(Saved data entries)
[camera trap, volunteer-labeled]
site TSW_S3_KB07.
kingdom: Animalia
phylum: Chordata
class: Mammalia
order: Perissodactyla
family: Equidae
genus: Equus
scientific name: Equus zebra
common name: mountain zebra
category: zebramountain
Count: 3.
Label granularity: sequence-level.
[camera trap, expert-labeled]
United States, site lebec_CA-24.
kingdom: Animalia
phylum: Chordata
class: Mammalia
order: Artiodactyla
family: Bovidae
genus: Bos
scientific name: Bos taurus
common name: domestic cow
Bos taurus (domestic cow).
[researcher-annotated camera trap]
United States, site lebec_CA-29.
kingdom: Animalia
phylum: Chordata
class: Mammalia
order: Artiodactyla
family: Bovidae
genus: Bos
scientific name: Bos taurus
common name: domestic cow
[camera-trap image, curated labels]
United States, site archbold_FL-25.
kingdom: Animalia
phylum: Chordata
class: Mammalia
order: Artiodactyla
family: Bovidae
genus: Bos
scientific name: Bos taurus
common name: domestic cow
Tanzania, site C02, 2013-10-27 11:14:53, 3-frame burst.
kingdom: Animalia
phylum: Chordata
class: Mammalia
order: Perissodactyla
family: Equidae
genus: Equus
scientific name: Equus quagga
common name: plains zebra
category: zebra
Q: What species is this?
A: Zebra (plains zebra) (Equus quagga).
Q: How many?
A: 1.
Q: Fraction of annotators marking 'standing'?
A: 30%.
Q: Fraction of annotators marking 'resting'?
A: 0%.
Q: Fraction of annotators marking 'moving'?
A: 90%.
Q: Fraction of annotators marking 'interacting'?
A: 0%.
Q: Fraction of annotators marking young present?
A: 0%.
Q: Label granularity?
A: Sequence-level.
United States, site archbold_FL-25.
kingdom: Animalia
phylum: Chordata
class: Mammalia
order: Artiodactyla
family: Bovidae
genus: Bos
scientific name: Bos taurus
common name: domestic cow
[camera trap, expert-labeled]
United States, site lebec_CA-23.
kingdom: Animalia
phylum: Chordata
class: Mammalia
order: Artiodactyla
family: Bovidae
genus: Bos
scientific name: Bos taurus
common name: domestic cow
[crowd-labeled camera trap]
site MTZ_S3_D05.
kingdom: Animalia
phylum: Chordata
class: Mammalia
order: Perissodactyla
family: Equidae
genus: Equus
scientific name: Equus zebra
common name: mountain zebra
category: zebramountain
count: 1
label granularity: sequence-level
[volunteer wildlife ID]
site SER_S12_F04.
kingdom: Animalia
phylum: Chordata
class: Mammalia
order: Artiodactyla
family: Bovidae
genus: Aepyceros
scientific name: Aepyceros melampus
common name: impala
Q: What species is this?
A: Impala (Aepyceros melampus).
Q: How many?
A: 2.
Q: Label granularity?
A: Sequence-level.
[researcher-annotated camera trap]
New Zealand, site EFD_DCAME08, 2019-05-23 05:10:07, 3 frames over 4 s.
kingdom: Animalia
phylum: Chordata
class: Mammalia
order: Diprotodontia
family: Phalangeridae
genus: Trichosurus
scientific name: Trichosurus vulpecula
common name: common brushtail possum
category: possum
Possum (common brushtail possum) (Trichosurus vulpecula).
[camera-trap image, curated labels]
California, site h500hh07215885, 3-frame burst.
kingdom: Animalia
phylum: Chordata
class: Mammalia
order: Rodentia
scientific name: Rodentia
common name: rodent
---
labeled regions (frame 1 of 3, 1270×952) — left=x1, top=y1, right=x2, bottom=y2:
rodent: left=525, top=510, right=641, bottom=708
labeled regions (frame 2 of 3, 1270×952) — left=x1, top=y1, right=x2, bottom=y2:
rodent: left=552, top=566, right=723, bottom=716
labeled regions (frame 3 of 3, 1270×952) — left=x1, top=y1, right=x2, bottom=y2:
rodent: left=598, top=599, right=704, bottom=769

#### EXERCISE BRIEF
Take each record above and return it verbatim.

#### SOLUTION FOR THIS PROBLEM
[camera trap, volunteer-labeled]
site TSW_S3_KB07.
kingdom: Animalia
phylum: Chordata
class: Mammalia
order: Perissodactyla
family: Equidae
genus: Equus
scientific name: Equus zebra
common name: mountain zebra
category: zebramountain
Count: 3.
Label granularity: sequence-level.
[camera trap, expert-labeled]
United States, site lebec_CA-24.
kingdom: Animalia
phylum: Chordata
class: Mammalia
order: Artiodactyla
family: Bovidae
genus: Bos
scientific name: Bos taurus
common name: domestic cow
Bos taurus (domestic cow).
[researcher-annotated camera trap]
United States, site lebec_CA-29.
kingdom: Animalia
phylum: Chordata
class: Mammalia
order: Artiodactyla
family: Bovidae
genus: Bos
scientific name: Bos taurus
common name: domestic cow
[camera-trap image, curated labels]
United States, site archbold_FL-25.
kingdom: Animalia
phylum: Chordata
class: Mammalia
order: Artiodactyla
family: Bovidae
genus: Bos
scientific name: Bos taurus
common name: domestic cow
Tanzania, site C02, 2013-10-27 11:14:53, 3-frame burst.
kingdom: Animalia
phylum: Chordata
class: Mammalia
order: Perissodactyla
family: Equidae
genus: Equus
scientific name: Equus quagga
common name: plains zebra
category: zebra
Q: What species is this?
A: Zebra (plains zebra) (Equus quagga).
Q: How many?
A: 1.
Q: Fraction of annotators marking 'standing'?
A: 30%.
Q: Fraction of annotators marking 'resting'?
A: 0%.
Q: Fraction of annotators marking 'moving'?
A: 90%.
Q: Fraction of annotators marking 'interacting'?
A: 0%.
Q: Fraction of annotators marking young present?
A: 0%.
Q: Label granularity?
A: Sequence-level.
United States, site archbold_FL-25.
kingdom: Animalia
phylum: Chordata
class: Mammalia
order: Artiodactyla
family: Bovidae
genus: Bos
scientific name: Bos taurus
common name: domestic cow
[camera trap, expert-labeled]
United States, site lebec_CA-23.
kingdom: Animalia
phylum: Chordata
class: Mammalia
order: Artiodactyla
family: Bovidae
genus: Bos
scientific name: Bos taurus
common name: domestic cow
[crowd-labeled camera trap]
site MTZ_S3_D05.
kingdom: Animalia
phylum: Chordata
class: Mammalia
order: Perissodactyla
family: Equidae
genus: Equus
scientific name: Equus zebra
common name: mountain zebra
category: zebramountain
count: 1
label granularity: sequence-level
[volunteer wildlife ID]
site SER_S12_F04.
kingdom: Animalia
phylum: Chordata
class: Mammalia
order: Artiodactyla
family: Bovidae
genus: Aepyceros
scientific name: Aepyceros melampus
common name: impala
Q: What species is this?
A: Impala (Aepyceros melampus).
Q: How many?
A: 2.
Q: Label granularity?
A: Sequence-level.
[researcher-annotated camera trap]
New Zealand, site EFD_DCAME08, 2019-05-23 05:10:07, 3 frames over 4 s.
kingdom: Animalia
phylum: Chordata
class: Mammalia
order: Diprotodontia
family: Phalangeridae
genus: Trichosurus
scientific name: Trichosurus vulpecula
common name: common brushtail possum
category: possum
Possum (common brushtail possum) (Trichosurus vulpecula).
[camera-trap image, curated labels]
California, site h500hh07215885, 3-frame burst.
kingdom: Animalia
phylum: Chordata
class: Mammalia
order: Rodentia
scientific name: Rodentia
common name: rodent
---
labeled regions (frame 1 of 3, 1270×952) — left=x1, top=y1, right=x2, bottom=y2:
rodent: left=525, top=510, right=641, bottom=708
labeled regions (frame 2 of 3, 1270×952) — left=x1, top=y1, right=x2, bottom=y2:
rodent: left=552, top=566, right=723, bottom=716
labeled regions (frame 3 of 3, 1270×952) — left=x1, top=y1, right=x2, bottom=y2:
rodent: left=598, top=599, right=704, bottom=769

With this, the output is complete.